#### WHAT YOU SHOULD DO
In your copy, include every line of the listing below exactly but none of the pictures.

#### RECORDS SUPPLIED
———

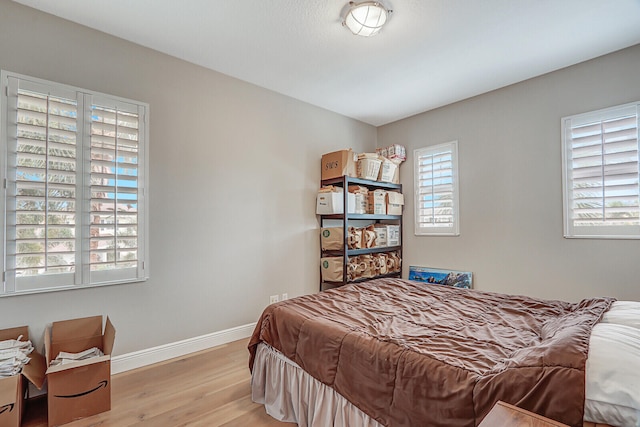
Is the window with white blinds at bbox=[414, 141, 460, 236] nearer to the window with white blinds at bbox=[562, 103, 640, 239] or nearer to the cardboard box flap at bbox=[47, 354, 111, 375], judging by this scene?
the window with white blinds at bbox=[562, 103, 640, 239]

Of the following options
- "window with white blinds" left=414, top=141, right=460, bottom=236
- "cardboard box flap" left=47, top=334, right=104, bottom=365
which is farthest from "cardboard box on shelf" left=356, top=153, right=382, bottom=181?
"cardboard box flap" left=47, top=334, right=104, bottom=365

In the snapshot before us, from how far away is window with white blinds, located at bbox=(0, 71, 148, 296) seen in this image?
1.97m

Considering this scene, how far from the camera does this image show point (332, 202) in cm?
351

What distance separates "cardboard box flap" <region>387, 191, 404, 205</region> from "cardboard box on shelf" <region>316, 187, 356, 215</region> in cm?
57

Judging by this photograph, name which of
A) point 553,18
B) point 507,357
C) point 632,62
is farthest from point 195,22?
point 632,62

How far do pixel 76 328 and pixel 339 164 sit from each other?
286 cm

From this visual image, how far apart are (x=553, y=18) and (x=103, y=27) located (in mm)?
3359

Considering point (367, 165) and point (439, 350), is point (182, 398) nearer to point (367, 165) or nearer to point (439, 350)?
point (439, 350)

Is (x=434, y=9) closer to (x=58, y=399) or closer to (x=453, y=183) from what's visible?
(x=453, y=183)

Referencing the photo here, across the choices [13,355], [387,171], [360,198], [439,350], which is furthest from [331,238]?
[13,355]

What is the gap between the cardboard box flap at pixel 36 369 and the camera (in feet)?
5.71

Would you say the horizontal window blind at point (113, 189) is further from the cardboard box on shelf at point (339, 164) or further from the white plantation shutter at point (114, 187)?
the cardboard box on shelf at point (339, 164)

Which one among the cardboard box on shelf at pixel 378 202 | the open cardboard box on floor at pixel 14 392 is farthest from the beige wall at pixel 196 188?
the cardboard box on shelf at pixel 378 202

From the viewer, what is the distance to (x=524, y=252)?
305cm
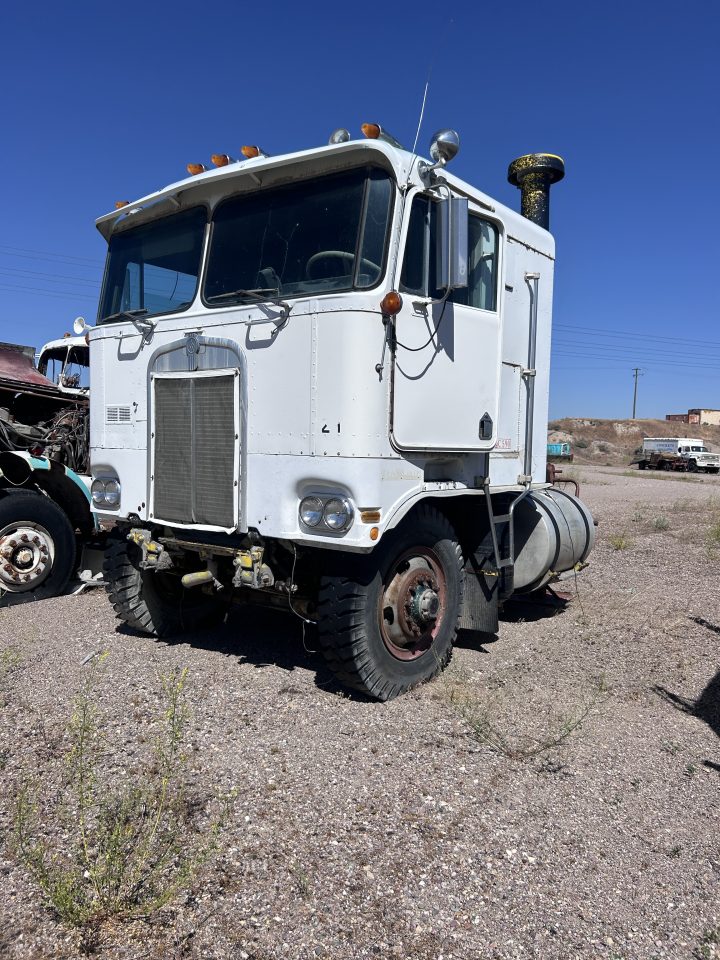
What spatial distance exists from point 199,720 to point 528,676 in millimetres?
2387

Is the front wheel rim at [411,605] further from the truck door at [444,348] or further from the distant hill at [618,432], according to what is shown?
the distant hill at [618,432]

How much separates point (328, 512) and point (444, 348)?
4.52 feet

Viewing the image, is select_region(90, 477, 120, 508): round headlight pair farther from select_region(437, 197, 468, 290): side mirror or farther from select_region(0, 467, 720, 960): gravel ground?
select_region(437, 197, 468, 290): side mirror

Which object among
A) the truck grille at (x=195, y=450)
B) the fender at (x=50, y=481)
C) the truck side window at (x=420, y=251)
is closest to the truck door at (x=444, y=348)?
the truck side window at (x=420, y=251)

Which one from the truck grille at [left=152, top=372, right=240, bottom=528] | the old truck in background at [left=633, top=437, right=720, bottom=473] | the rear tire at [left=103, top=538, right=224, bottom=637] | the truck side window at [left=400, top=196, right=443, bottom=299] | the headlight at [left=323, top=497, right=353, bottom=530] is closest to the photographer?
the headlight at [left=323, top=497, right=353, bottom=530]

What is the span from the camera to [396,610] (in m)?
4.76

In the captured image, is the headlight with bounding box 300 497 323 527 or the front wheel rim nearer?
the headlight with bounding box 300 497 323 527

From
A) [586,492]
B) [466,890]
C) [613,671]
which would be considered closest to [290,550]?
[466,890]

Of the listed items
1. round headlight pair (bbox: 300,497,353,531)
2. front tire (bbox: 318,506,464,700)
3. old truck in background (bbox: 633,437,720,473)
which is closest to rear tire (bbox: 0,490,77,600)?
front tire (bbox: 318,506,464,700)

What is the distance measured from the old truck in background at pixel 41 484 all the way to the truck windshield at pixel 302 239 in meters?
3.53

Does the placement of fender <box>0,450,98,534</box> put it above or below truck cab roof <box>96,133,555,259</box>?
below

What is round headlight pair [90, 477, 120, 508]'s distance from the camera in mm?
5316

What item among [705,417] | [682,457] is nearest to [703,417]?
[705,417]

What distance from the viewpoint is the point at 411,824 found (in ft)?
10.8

———

#### CORRECT OUTPUT
Is the window with white blinds at bbox=[414, 141, 460, 236] nearer to the window with white blinds at bbox=[562, 103, 640, 239] or nearer to the cardboard box flap at bbox=[47, 354, 111, 375], judging by this scene?
the window with white blinds at bbox=[562, 103, 640, 239]

Of the following options
- "window with white blinds" left=414, top=141, right=460, bottom=236
- "cardboard box flap" left=47, top=334, right=104, bottom=365
which is farthest from "cardboard box on shelf" left=356, top=153, right=382, bottom=181?
"cardboard box flap" left=47, top=334, right=104, bottom=365

In the snapshot before us, from how far away is window with white blinds, located at bbox=(0, 71, 148, 296) seen in this image?
1.97m

Considering this scene, how far from the camera does this image show point (332, 202) in cm?
351

What distance separates "cardboard box flap" <region>387, 191, 404, 205</region> from "cardboard box on shelf" <region>316, 187, 356, 215</region> in cm?
57

Judging by this photograph, name which of
A) point 553,18
B) point 507,357
C) point 632,62
is farthest from point 195,22?
point 632,62

How far do pixel 76 328 and pixel 339 164 sit from each other?
286 cm

From this visual image, how far apart are (x=553, y=18) and (x=103, y=27) located (in mm)?
3359

Considering point (367, 165) and point (439, 350), is point (182, 398) nearer to point (367, 165) or nearer to point (439, 350)?
point (439, 350)

Is (x=434, y=9) closer to (x=58, y=399) or closer to (x=453, y=183) from what's visible?
(x=453, y=183)

Referencing the photo here, across the choices [13,355], [387,171], [360,198], [439,350], which is furthest from [331,238]?
[13,355]

What is the gap between the cardboard box flap at pixel 36 369 and the camera (in feet)?
5.71

Would you say the horizontal window blind at point (113, 189) is further from the cardboard box on shelf at point (339, 164) or further from the white plantation shutter at point (114, 187)?
the cardboard box on shelf at point (339, 164)

Which one among the cardboard box on shelf at pixel 378 202 | the open cardboard box on floor at pixel 14 392 is farthest from the beige wall at pixel 196 188?
the cardboard box on shelf at pixel 378 202

From the viewer, what is the distance to (x=524, y=252)?
305cm
What spatial distance exists from point 199,720 to point 528,676 in millimetres?
2387

Is the front wheel rim at [411,605] further from the truck door at [444,348] or further from the distant hill at [618,432], according to what is shown?
the distant hill at [618,432]

How much separates point (328, 512) and point (444, 348)?
4.52 feet

Viewing the image, is select_region(90, 477, 120, 508): round headlight pair farther from select_region(437, 197, 468, 290): side mirror or farther from select_region(0, 467, 720, 960): gravel ground?
select_region(437, 197, 468, 290): side mirror

Which object among
A) the truck grille at (x=195, y=450)
B) the fender at (x=50, y=481)
C) the truck side window at (x=420, y=251)
is closest to the truck door at (x=444, y=348)?
the truck side window at (x=420, y=251)

Which one from the truck grille at [left=152, top=372, right=240, bottom=528] | the old truck in background at [left=633, top=437, right=720, bottom=473] | the rear tire at [left=103, top=538, right=224, bottom=637] | the truck side window at [left=400, top=196, right=443, bottom=299] | the headlight at [left=323, top=497, right=353, bottom=530] is closest to the photographer?
the headlight at [left=323, top=497, right=353, bottom=530]

What is the span from the camera to [396,610] (in m)?
4.76

In the captured image, is the headlight with bounding box 300 497 323 527 or the front wheel rim nearer?
the headlight with bounding box 300 497 323 527

From
A) [586,492]
B) [466,890]
C) [613,671]
which would be considered closest to [290,550]?
[466,890]

Of the listed items
1. round headlight pair (bbox: 300,497,353,531)
2. front tire (bbox: 318,506,464,700)
3. old truck in background (bbox: 633,437,720,473)
which is closest to rear tire (bbox: 0,490,77,600)?
front tire (bbox: 318,506,464,700)

What is the distance measured from the old truck in background at pixel 41 484 all the way to the truck windshield at pixel 302 239 in meters?
3.53

Does the placement of fender <box>0,450,98,534</box> put it above or below truck cab roof <box>96,133,555,259</box>?
below

What is round headlight pair [90, 477, 120, 508]'s distance from the camera in mm?
5316

What item among [705,417] | [682,457] is nearest to [703,417]?
[705,417]

What distance from the viewpoint is the point at 411,824 found (in ft)?
10.8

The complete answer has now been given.